Square both sides: $\left(x + \frac{1}{x}\right)^2 = 25$

$x^2 + 2 \cdot x \cdot \frac{1}{x} + \frac{1}{x^2} = 25$

$x^2 + 2 + \frac{1}{x^2} = 25 \Rightarrow x^2 + \frac{1}{x^2} = 23$

This type of question is a favourite in ICSE Class 8 exams and appears in Class 9 as well.

Frequently Asked Questions

What is the difference between an expression and an equation?

An expression has no equals sign: $3x + 2$ is an expression.

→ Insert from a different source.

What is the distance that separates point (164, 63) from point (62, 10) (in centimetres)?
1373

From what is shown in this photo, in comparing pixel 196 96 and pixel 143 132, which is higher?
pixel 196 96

An equation sets two expressions equal: $3x + 2 = 8$ . Equations have solutions; expressions are just simplified.

Can we add $x$ and $x^2$ ?

No. $x$ and $x^2$ are unlike terms — the powers differ. $x + x^2$ stays as $x + x^2$ and cannot be simplified further.

Why do we use letters like $x$ and $y$ ? Can we use any letter?

Absolutely any letter works. $p$ , $q$ , $n$ , $t$ — all fine. Convention: $x$ , $y$ , $z$ for unknowns; $a$ , $b$ , $c$ for constants in identities; $n$ for natural numbers and counting. But there’s no strict rule.

What is the degree of a constant, like $7$ ?

A constant like $7$ can be written as $7x^0$ , so its degree is $0$ . The degree of the zero polynomial ( $0$ itself) is undefined — some textbooks say $-1$ or $-\infty$ , but for Class 7-8 boards, just remember constants have degree $0$ .

How do I remember all four standard identities?

Memorise just two: $(a+b)^2$ and $(a-b)(a+b)$ . The third, $(a-b)^2$ , is $(a+b)^2$ with $b$ replaced by $-b$ . The fourth, $(x+a)(x+b)$ , comes straight from the FOIL method. Two memorised, two derived.

Is factorisation reversible? How do I verify?

Yes — always multiply your factors back and check you get the original expression. If $(x+3)(x-2) = x^2 + x - 6$ , then the factorisation of $x^2 + x - 6$ is $(x+3)(x-2)$ . Verification is a 1-mark check in CBSE board exams and saves you from silly errors.

What if no factor method works?

For Class 7-8, the question will always factorise using one of the methods above. If you’re stuck, first check for a common factor (often missed), then try identities. In higher classes you’ll learn the quadratic formula for expressions that don’t factorise neatly.

Why does $(a+b)^2 \neq a^2 + b^2$ ?

Because squaring a sum means multiplying $(a+b)$ by $(a+b)$ — you must use the distributive law, which generates the cross term $2ab$ . Thinking of it geometrically helps: a square of side $(a+b)$ has area $a^2 + 2ab + b^2$ — there are two rectangles of area $ab$ in the middle.